Why Can’t Batman be a Hero?

Batman No. 32 cover.
Blood on his hands: Batman is worse than his adversaries these days in the DCU.

In the new DC Comics miniseries, “Batman: White Knight,” the Caped Crusader’s vigilante methods have turned so brutal, an apparently sane Joker vows to defend Gotham City and stop his reign of terror.

In the current arc playing out in “Detective Comics,” a Batman from the future has stepped back to the present convinced he can prevent his timeline from ever coming into play by murdering Batwoman.

In the “Dark Nights: Metal” series, powerful, sadistic versions of Batman have escaped from the dark universe to destroy earth.

What do all these stories all have in common?

Batman is the Big Bad.

Oh, no, you’re saying, these Batmen are shadows of the Bat, Elseworld nightmares or multiverse monsters.

That’s fair.

Batman decides to end a war with a little murder.
Batman decides to end a war with a little murder.

Now consider the climax of the latest saga running through his own book that eradicated the line between hero and villain and dropped into canon a bloody secret about the Caped Crusader’s past.

In the conclusion of “The War of Jokes and Riddles” in Batman No. 32, cover date early December 2017, written by Tom King and illustrated by Mikel Janin, the Riddler confesses why he launched this conflict against the Joker that cost the lives of scores of innocent Gothamites.

All this violence, all to get the Joker to laugh.

Batman can’t believe what’s he hearing.

So many dead for the most inane of goals.

He picks up a knife, and as he confesses to Selina Kyle in this flashback set in the early days of his career, “It wasn’t an accident.

“I didn’t think I’d fail.

“I wasn’t out of control or insane.

“I knew who I was. I knew what I was doing.

“I understood the choice I’d made.

Batman strikes.
Artist Mikel Janin lets you think for a moment that Batman has delivered a killing blow.

“I thrust the knife out.

“To kill the Riddler.”

There you have it: Batman’s rational calculation to commit murder.

His attempt at homicide is thwarted by the Joker, who thrusts his hand out and takes the blade right through the palm of his hand.

“That’s funny,” the Joker says, finally giving up a maniacal laugh.

DC’s “Rebirth” has been all about re-establishing its heroes for a new generation of readers. Tom King’s script ties Batman to his greatest foes in the worst possible way. Everything that comes after – all the good – is tainted by that encounter.

As Bruce Wayne tells Selina in the present, he’s not noble, he’s not heroic.

The only line separating him from his adversaries is “a hand on a knife. His hand.”

So Batman – and we – get to thank the psychopath Joker for all that Batman has accomplished in his career.

The Joker thwarts a murder.
“The Non-Killing Joke”?

This story goes down like a Batarang to the head.

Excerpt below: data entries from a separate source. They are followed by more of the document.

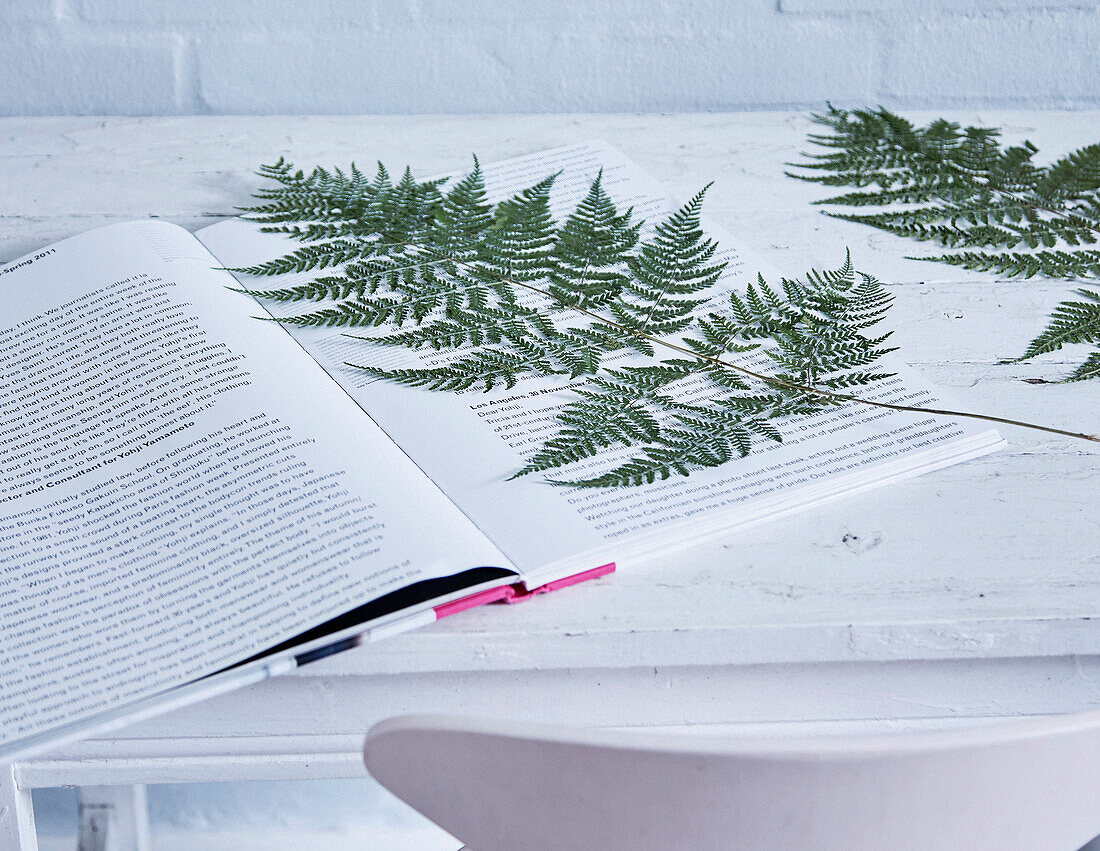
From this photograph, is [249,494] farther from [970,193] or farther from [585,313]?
[970,193]

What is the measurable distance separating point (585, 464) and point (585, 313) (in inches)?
5.2

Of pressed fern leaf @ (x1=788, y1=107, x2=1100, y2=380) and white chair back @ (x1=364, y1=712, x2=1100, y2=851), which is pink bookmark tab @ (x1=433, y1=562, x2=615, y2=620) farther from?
pressed fern leaf @ (x1=788, y1=107, x2=1100, y2=380)

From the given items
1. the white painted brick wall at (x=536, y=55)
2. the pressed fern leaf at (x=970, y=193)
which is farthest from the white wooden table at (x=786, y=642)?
the white painted brick wall at (x=536, y=55)

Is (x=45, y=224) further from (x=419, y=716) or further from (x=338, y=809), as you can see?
(x=338, y=809)

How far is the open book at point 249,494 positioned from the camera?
336mm

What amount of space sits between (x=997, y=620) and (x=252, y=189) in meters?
0.57

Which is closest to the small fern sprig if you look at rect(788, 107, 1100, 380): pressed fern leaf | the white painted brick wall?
rect(788, 107, 1100, 380): pressed fern leaf

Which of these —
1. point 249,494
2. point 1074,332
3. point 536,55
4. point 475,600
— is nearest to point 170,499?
point 249,494

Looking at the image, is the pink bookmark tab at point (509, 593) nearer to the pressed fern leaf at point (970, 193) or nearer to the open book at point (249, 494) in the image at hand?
the open book at point (249, 494)

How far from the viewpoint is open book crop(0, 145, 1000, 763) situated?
34 centimetres

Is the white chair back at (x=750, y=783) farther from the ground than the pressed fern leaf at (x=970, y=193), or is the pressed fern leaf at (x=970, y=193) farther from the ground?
the pressed fern leaf at (x=970, y=193)

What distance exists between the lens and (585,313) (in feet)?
1.74

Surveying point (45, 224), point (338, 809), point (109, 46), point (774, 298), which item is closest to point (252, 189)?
point (45, 224)

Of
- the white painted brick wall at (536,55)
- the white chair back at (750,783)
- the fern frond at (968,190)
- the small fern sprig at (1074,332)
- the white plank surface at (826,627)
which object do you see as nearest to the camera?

In many ways, you can trace this dark rewrite of Batman’s career to Frank Miller’s “The Dark Knight Returns.” The 1986 miniseries imagined a middle-aged Batman as Dirty Harry, and every writer who has come after Miller has wanted to add their own darkness to the legend.

As if he doesn’t have enough angst from seeing his parents gunned down in front of him. And here’s the obvious point, the thing that so many writers miss: That anguish propels Batman into action so that no other child will suffer the loss he did. That’s his reason for being. From the darkest of griefs, the most noble of purposes. He doesn’t need any more angst on top of that.

Variant cover to Batman No. 32
Hero or Menace? DC plays loose with Batman.

Given all these miniseries and stories emerging from Rebirth, you might think Batman is the greatest menace in the DCU.

The big-screen summer blockbuster “Wonder Woman” tapped a yearning I didn’t even know existed: To see a  hero do the right thing just because there isn’t any other way to live.

I miss that in the DCU.

I miss that in Batman.

2 thoughts on “Why Can’t Batman be a Hero?

  1. I have felt the exact same way of late.

    The superhero is the ideal we strive for, they always do the right thing. They are not us, they are better than us. Modern writers steeped in moral relativism don’t seem to have any idea what it means to be a SUPERhero.

    I always felt Knightfall by Doug Moench and Chuck Dixon was a critique of the Frank Miller Batman. They provided Az-Bat who was off his rocker, and the “real” Batman had to comeback and set things right. Too bad that ended when they left.


    1. Thank you for pointing me at Knightfall – I will have to re-read that. I have long felt that the last writer who truly appreciated Batman for being Batman and wrote some terrific stories for him was Grant Morrison. That’s something I want to explore in the future.